#### WRITTEN TASKS:
- A) In the forum post on SSE intrinsics, what line did the author's original code use to store cik?
- B) Reproduce the forum post on SSE intrinsics word for word, from "Disclaimer: My original" up to and including "back to C_buff!".

#### EXCERPTED PASSAGE:
I am trying to learn the ropes of SSE intrinsics in C. I have a piece of code where I load a two-component vector of double data, add something to it and then attempt to store it back to memory. Everything works: I can load my data into SEE registers, I can operate on my data in those SSE registers, but the moment I attempt to write that processed data back to the original array (which is where I read my data from in the first place!) I get a segmentation fault.
Can anyone please advice me on this issue -- this is driving me insane.
double res[2] __attribute__((aligned(16)));
for(int k=0; k<n; k++){
int i=0;
for(; i+1<n; i+=2)
{
__m128d cik = _mm_load_pd(&C[i+k*n]);
int j = 0;
for(; j+1<n; j+=2)
{
__m128d aTij = _mm_load_pd(&A_T[j+i*n]);
__m128d bjk = _mm_load_pd(&B[j+k*n]);
__m128d dotpr = _mm_dp_pd(aTij, bjk,2);
cik = _mm_add_pd(cik, dotpr);
}
_mm_store_pd(res, cik);
//C[i+k*n] = res[0];
}
}
As I say above, everything works in this code except for where I store my results back to that one-dimensional array "C" where I read my data from in the first place. That is, when I remove the comment signs in front of
//C[i+k*n] = res[0];
I get a segmentation fault.
How is it possible that I can read from C with the aligned memory version of _mm_load_pd (so C must be aligned in memory!) while writing back to it doesn't work? "C" must be aligned, and as you can see "res" must also be aligned.
Disclaimer: My original code read
_mm_store_pd(&C[i+k*n], cik);
which also produced a segmentation fault and I started introducing "res" with explicit alignment in my attempt to solve the problem.
Addendum
A, B, C are declared as follows:
buf = (double*) malloc (3 * nmax * nmax * sizeof(double));
double* A = buf + 0;
double* B = A + nmax*nmax;
double* C = B + nmax*nmax;
Attempted Solution with posix_memalign
In attempt to solve the segmentation fault issue when writing to the original one-dimensional array, I now use buffers for the corresponding matrices. However, this still segfauls when attempting to write back to C_buff!

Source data

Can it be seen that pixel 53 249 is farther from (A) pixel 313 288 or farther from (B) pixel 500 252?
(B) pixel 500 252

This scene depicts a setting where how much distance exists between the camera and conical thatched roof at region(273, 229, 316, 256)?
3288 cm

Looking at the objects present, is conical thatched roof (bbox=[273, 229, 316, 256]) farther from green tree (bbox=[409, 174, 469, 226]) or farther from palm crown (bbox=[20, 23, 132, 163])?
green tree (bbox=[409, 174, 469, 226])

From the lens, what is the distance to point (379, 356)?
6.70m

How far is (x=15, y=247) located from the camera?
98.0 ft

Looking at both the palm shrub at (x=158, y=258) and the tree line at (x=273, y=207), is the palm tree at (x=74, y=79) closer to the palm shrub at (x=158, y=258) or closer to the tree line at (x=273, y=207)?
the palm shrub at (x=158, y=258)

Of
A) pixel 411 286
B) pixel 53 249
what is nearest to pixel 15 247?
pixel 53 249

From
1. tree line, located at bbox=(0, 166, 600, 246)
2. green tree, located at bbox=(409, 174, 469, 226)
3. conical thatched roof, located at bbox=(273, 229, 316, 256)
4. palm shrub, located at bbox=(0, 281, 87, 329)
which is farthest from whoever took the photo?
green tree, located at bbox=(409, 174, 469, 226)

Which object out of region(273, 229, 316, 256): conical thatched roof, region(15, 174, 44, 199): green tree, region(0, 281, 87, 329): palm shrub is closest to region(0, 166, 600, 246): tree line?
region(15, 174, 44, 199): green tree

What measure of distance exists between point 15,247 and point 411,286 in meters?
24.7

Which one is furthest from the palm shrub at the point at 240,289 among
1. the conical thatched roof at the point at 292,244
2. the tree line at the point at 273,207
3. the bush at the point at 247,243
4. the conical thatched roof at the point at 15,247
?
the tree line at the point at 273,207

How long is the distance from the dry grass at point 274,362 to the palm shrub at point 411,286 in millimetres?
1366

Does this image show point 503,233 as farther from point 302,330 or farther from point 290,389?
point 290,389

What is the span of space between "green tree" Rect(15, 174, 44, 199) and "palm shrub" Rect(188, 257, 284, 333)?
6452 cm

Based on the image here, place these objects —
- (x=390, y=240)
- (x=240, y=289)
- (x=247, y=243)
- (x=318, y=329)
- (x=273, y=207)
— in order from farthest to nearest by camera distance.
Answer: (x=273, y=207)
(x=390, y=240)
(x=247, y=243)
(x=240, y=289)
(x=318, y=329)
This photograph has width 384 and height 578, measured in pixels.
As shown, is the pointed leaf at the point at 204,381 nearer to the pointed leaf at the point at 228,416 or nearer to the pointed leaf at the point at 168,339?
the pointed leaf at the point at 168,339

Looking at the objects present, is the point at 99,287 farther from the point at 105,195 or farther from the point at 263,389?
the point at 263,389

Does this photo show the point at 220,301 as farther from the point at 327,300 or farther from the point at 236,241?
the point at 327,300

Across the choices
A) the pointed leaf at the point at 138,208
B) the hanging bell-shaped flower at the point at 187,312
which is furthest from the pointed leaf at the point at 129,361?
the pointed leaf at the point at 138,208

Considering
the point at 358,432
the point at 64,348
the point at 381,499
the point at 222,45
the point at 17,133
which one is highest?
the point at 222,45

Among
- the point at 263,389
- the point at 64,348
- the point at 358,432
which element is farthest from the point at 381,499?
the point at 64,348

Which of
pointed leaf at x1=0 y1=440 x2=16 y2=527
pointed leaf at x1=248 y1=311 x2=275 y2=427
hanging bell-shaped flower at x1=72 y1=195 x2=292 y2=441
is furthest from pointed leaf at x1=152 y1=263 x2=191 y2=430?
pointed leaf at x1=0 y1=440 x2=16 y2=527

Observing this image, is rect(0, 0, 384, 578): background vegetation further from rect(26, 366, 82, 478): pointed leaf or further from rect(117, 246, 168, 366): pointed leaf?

#### EXERCISE RESULTS:
- A) _mm_store_pd(&C[i+k*n], cik);

- B)
Disclaimer: My original code read
_mm_store_pd(&C[i+k*n], cik);
which also produced a segmentation fault and I started introducing "res" with explicit alignment in my attempt to solve the problem.
Addendum
A, B, C are declared as follows:
buf = (double*) malloc (3 * nmax * nmax * sizeof(double));
double* A = buf + 0;
double* B = A + nmax*nmax;
double* C = B + nmax*nmax;
Attempted Solution with posix_memalign
In attempt to solve the segmentation fault issue when writing to the original one-dimensional array, I now use buffers for the corresponding matrices. However, this still segfauls when attempting to write back to C_buff!